**REQUIREMENTS**
Please rewrite the material as a Markdown table with the columns Row and Line, one row per line, starting with the first line of the material and going on through the line that contains "0.96 meters", skipping blank lines. Leave the pictures out.

Data listing:
## start

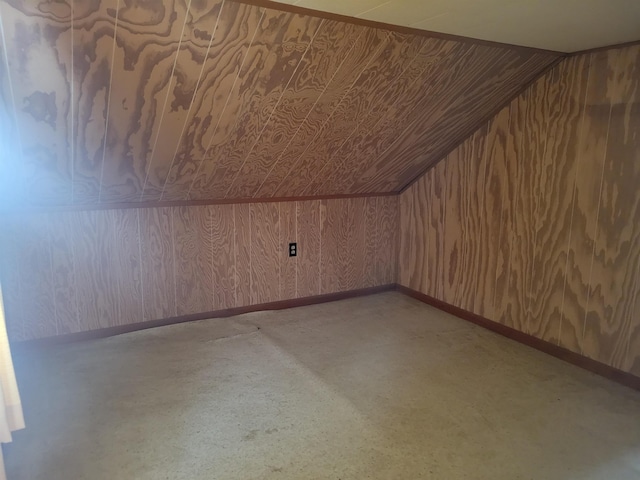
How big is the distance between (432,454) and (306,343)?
1.13 meters

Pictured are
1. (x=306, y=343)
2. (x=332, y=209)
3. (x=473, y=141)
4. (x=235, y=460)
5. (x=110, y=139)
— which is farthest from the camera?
(x=332, y=209)

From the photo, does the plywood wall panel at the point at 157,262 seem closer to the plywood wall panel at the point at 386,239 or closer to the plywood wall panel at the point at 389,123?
the plywood wall panel at the point at 389,123

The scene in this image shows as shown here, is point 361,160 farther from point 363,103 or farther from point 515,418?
point 515,418

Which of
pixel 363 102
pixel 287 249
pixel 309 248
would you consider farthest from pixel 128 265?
pixel 363 102

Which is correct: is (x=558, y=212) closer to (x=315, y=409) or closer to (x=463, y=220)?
(x=463, y=220)

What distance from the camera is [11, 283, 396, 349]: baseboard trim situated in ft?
8.74

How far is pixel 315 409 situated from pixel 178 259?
140cm

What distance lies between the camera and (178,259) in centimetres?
297

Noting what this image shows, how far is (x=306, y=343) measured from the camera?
276cm

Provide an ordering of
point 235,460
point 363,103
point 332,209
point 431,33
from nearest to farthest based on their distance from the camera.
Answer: point 235,460 < point 431,33 < point 363,103 < point 332,209

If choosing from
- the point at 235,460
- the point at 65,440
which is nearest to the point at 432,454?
the point at 235,460

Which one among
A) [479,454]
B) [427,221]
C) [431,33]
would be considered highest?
[431,33]

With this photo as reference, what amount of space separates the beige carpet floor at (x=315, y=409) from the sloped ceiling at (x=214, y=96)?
0.96 meters

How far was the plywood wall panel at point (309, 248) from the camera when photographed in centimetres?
336
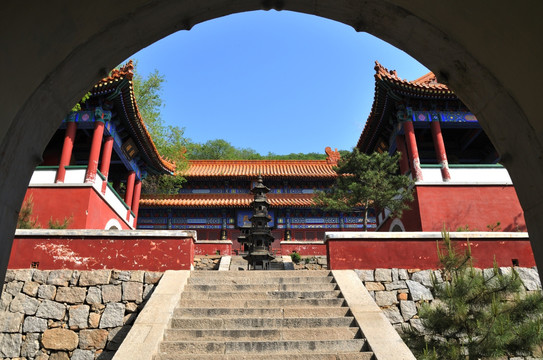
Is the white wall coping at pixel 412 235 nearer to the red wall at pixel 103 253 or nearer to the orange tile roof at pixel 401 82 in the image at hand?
the red wall at pixel 103 253

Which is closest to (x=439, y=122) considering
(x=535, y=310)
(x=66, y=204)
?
(x=535, y=310)

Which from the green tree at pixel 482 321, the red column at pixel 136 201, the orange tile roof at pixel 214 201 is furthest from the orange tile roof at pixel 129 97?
→ the green tree at pixel 482 321

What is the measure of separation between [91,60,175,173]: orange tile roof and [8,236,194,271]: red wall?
4217 mm

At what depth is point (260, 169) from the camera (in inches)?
910

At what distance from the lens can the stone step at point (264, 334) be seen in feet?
17.0

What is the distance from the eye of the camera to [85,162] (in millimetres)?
15477

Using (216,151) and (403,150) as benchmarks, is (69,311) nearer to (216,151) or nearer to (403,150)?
(403,150)

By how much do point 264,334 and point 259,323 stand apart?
0.32m

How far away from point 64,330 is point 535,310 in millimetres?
7101

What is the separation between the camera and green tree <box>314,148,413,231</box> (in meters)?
11.1

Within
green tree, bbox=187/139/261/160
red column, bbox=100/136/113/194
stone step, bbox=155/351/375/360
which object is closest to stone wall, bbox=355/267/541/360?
stone step, bbox=155/351/375/360

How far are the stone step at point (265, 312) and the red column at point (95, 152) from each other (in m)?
7.45

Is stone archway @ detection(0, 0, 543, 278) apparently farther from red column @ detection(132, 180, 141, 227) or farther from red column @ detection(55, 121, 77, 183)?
red column @ detection(132, 180, 141, 227)

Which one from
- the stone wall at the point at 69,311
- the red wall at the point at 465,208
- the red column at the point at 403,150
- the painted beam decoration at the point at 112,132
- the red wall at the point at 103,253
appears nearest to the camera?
the stone wall at the point at 69,311
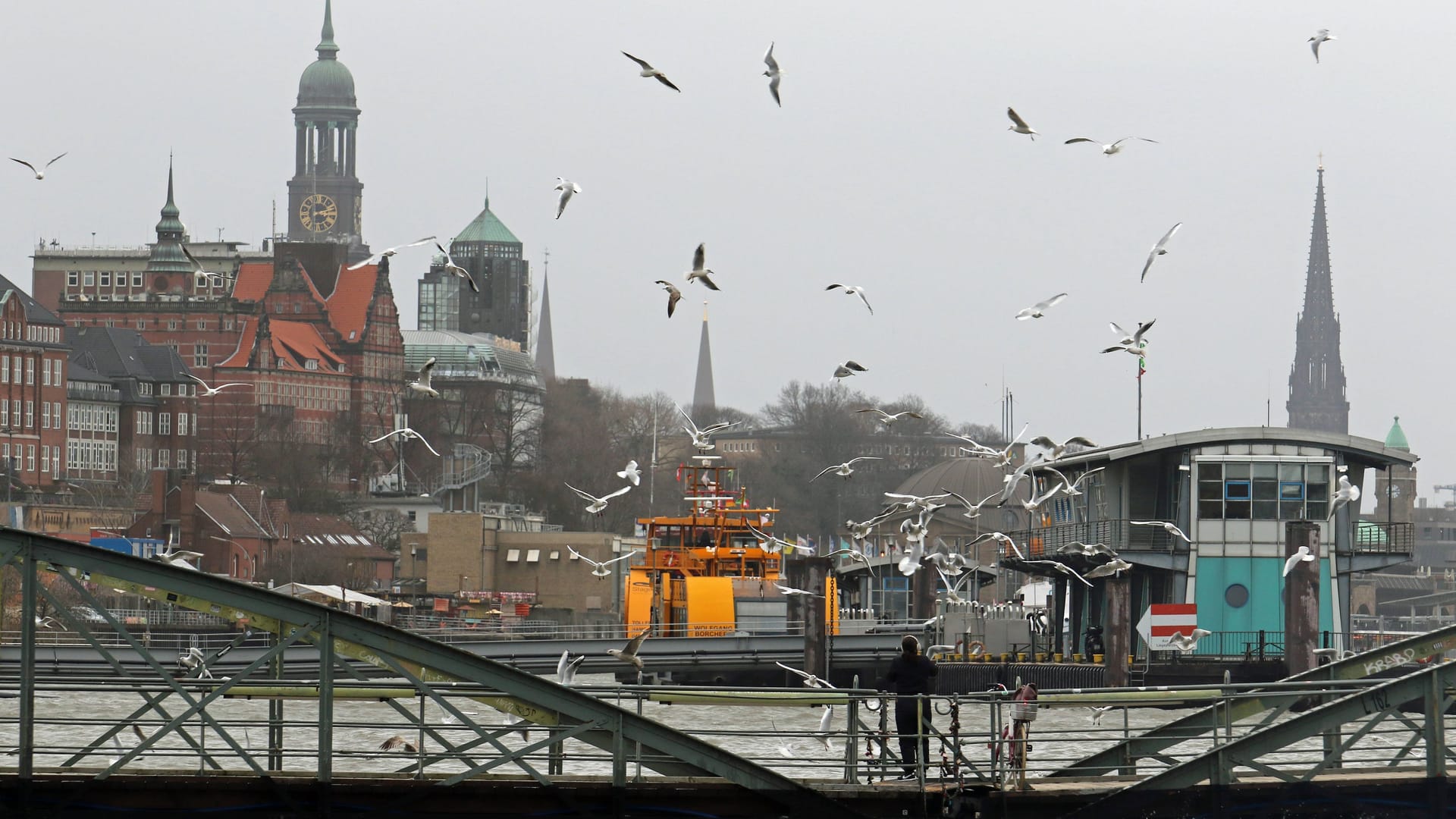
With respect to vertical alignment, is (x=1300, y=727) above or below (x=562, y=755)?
above

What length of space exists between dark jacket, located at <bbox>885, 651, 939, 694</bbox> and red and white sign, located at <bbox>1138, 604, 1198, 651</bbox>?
41335mm

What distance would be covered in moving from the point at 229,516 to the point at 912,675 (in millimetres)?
106057

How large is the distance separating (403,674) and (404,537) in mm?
118624

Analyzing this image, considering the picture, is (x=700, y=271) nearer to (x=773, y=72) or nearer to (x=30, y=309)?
(x=773, y=72)

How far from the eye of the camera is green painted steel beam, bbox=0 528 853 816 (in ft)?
82.8

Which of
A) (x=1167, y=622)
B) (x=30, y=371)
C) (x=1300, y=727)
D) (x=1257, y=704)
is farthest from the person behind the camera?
(x=30, y=371)

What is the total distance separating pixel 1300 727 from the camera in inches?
1063

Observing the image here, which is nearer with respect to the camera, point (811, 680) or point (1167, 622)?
point (811, 680)

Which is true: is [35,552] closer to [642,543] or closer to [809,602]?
[809,602]

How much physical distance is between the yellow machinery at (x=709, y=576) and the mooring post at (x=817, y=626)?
8.04 ft

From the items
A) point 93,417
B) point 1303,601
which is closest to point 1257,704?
point 1303,601

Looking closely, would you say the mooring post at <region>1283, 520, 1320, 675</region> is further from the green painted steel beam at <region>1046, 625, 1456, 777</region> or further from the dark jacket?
the dark jacket

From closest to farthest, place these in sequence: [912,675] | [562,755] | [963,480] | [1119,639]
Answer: [912,675]
[562,755]
[1119,639]
[963,480]

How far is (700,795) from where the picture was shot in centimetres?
2695
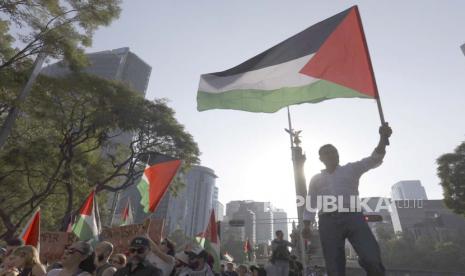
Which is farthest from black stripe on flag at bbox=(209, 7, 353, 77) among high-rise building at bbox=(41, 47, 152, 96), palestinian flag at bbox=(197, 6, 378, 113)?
high-rise building at bbox=(41, 47, 152, 96)

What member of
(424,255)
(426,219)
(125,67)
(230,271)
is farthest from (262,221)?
(230,271)

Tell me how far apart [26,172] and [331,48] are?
15.5 metres

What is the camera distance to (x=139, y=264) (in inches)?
158

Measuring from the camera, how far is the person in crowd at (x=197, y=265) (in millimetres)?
5332

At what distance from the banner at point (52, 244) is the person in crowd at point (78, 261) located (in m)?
4.79

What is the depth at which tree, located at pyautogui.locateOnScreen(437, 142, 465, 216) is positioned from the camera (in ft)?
72.2

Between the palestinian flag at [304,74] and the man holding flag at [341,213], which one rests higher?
the palestinian flag at [304,74]

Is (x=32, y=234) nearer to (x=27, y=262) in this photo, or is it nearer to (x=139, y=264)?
(x=27, y=262)

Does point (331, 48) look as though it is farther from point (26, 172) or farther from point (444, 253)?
point (444, 253)

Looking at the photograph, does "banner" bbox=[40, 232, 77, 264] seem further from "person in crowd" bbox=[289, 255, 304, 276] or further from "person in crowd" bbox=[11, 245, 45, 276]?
"person in crowd" bbox=[289, 255, 304, 276]

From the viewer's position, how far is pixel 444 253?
46094 mm

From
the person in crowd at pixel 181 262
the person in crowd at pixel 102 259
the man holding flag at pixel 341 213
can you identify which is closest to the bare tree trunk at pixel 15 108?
the person in crowd at pixel 102 259

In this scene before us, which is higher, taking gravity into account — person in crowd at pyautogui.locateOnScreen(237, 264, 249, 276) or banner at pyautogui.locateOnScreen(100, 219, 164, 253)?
banner at pyautogui.locateOnScreen(100, 219, 164, 253)

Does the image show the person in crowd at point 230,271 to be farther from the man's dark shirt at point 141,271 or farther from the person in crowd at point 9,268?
the person in crowd at point 9,268
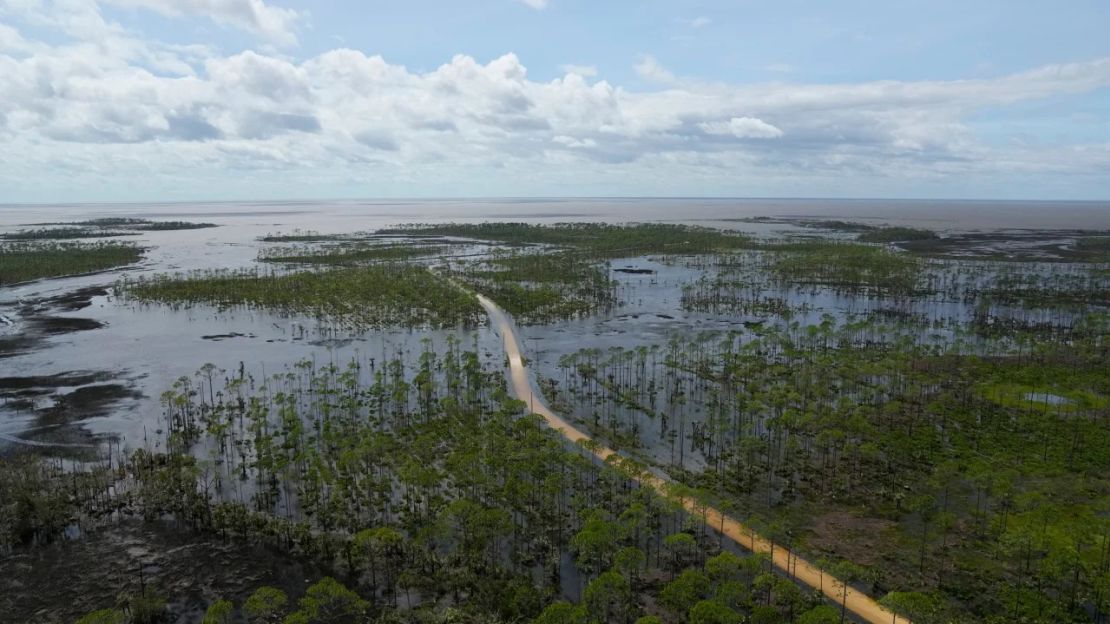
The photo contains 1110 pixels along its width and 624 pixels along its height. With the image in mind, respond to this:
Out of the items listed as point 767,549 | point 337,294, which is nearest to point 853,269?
point 337,294

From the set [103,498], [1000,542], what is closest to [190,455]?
[103,498]

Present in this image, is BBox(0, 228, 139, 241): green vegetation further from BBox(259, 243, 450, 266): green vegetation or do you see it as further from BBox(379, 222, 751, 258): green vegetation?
BBox(379, 222, 751, 258): green vegetation

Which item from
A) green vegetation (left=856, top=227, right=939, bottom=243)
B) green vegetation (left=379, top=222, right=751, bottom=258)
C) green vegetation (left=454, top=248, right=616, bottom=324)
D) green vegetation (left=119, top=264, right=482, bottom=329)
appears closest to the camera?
green vegetation (left=119, top=264, right=482, bottom=329)

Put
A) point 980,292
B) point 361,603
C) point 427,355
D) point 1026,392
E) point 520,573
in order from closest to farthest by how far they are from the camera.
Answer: point 361,603 < point 520,573 < point 1026,392 < point 427,355 < point 980,292

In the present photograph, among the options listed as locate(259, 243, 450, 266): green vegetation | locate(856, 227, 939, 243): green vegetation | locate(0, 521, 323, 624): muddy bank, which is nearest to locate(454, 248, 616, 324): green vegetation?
locate(259, 243, 450, 266): green vegetation

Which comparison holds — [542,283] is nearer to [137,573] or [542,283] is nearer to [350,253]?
[350,253]

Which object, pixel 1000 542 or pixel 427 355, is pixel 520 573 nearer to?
pixel 1000 542

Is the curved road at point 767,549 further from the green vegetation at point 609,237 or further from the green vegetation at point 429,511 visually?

## end

**RESULT OF THIS EXERCISE**
| Row | Line |
|---|---|
| 1 | How big is the distance between (432,454) and (306,343)? |
| 2 | 1.13 meters |
| 3 | Pictured are |
| 4 | 1. (x=306, y=343) |
| 5 | 2. (x=332, y=209) |
| 6 | 3. (x=473, y=141) |
| 7 | 4. (x=235, y=460) |
| 8 | 5. (x=110, y=139) |
| 9 | — which is farthest from the camera? |
| 10 | (x=332, y=209) |
| 11 | From the photo, does the plywood wall panel at the point at 157,262 seem closer to the plywood wall panel at the point at 386,239 or closer to the plywood wall panel at the point at 389,123? |
| 12 | the plywood wall panel at the point at 389,123 |
| 13 | The scene in this image shows as shown here, is point 361,160 farther from point 363,103 or farther from point 515,418? |
| 14 | point 515,418 |
| 15 | Which of |
| 16 | pixel 363 102 |
| 17 | pixel 287 249 |
| 18 | pixel 309 248 |
| 19 | would you consider farthest from pixel 128 265? |
| 20 | pixel 363 102 |
| 21 | Which is correct: is (x=558, y=212) closer to (x=315, y=409) or closer to (x=463, y=220)? |
| 22 | (x=463, y=220) |
| 23 | What distance from the camera is [11, 283, 396, 349]: baseboard trim situated in ft? |
| 24 | 8.74 |
| 25 | How far is pixel 315 409 situated from pixel 178 259? |
| 26 | 140cm |
| 27 | What distance lies between the camera and (178,259) in centimetres? |
| 28 | 297 |
| 29 | Noting what this image shows, how far is (x=306, y=343) measured from the camera? |
| 30 | 276cm |
| 31 | Provide an ordering of |
| 32 | point 235,460 |
| 33 | point 363,103 |
| 34 | point 332,209 |
| 35 | point 431,33 |
| 36 | from nearest to farthest based on their distance from the camera. |
| 37 | Answer: point 235,460 < point 431,33 < point 363,103 < point 332,209 |
| 38 | If choosing from |
| 39 | - the point at 235,460 |
| 40 | - the point at 65,440 |
| 41 | which is nearest to the point at 432,454? |
| 42 | the point at 235,460 |
| 43 | Which one among |
| 44 | A) [479,454] |
| 45 | B) [427,221] |
| 46 | C) [431,33] |
| 47 | would be considered highest? |
| 48 | [431,33] |
| 49 | With this photo as reference, what amount of space separates the beige carpet floor at (x=315, y=409) from the sloped ceiling at (x=214, y=96)? |
| 50 | 0.96 meters |